● Task instructions: Rewrite the listing below with "webbing strap" changed to "nylon strap" wherever it occurs, keeping everything else the same.

(Items from a dataset)
==================================================

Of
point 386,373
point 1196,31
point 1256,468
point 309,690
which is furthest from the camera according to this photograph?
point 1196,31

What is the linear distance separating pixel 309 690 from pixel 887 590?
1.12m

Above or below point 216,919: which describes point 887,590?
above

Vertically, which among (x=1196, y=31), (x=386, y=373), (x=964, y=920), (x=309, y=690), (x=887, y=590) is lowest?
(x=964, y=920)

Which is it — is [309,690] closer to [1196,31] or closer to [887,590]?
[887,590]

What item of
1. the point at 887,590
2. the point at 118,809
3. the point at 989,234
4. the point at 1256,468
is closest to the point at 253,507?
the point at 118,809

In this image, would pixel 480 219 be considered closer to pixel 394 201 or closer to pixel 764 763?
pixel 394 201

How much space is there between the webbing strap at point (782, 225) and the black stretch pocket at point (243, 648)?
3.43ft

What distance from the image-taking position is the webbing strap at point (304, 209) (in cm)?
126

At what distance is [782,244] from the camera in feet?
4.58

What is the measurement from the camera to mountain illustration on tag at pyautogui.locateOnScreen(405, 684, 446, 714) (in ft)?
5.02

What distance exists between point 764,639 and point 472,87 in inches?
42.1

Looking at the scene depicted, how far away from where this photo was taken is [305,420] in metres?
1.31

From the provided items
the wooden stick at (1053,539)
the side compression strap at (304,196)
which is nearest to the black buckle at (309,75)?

==================================================

● Response:
Of
point 386,373
point 1196,31
point 1256,468
point 309,690
which is furthest from the camera according to this photograph?
point 1196,31

What is the linear distance separating pixel 309 690 from pixel 887 590?
1.12m

Above or below point 216,919: which describes point 887,590?
above

Vertically, which among (x=1196, y=31), (x=386, y=373), (x=964, y=920), (x=309, y=690), (x=887, y=590) is lowest?
(x=964, y=920)

Which is it — is [309,690] closer to [1196,31] or closer to [887,590]?
[887,590]

What item of
1. the point at 887,590
2. the point at 118,809
3. the point at 989,234
4. the point at 1256,468
is closest to the point at 253,507?
the point at 118,809

In this image, would pixel 480 219 be considered closer to pixel 394 201 or closer to pixel 764 763?
pixel 394 201

How much space is there between the nylon strap at point (782, 225) and the black stretch pocket at point (243, 648)?
3.43ft

What distance from the image-taking position is the nylon strap at point (304, 209) (in cm)?
126

At what distance is [782,244] from the camera in feet?
4.58

What is the measurement from the camera to mountain illustration on tag at pyautogui.locateOnScreen(405, 684, 446, 714) (in ft)?
5.02

What distance exists between point 764,639 and point 472,87 in inches?
42.1

Looking at the scene depicted, how far away from where this photo was taken is [305,420] in metres?
1.31

From the provided items
the wooden stick at (1053,539)
the side compression strap at (304,196)
which is nearest to the black buckle at (309,75)?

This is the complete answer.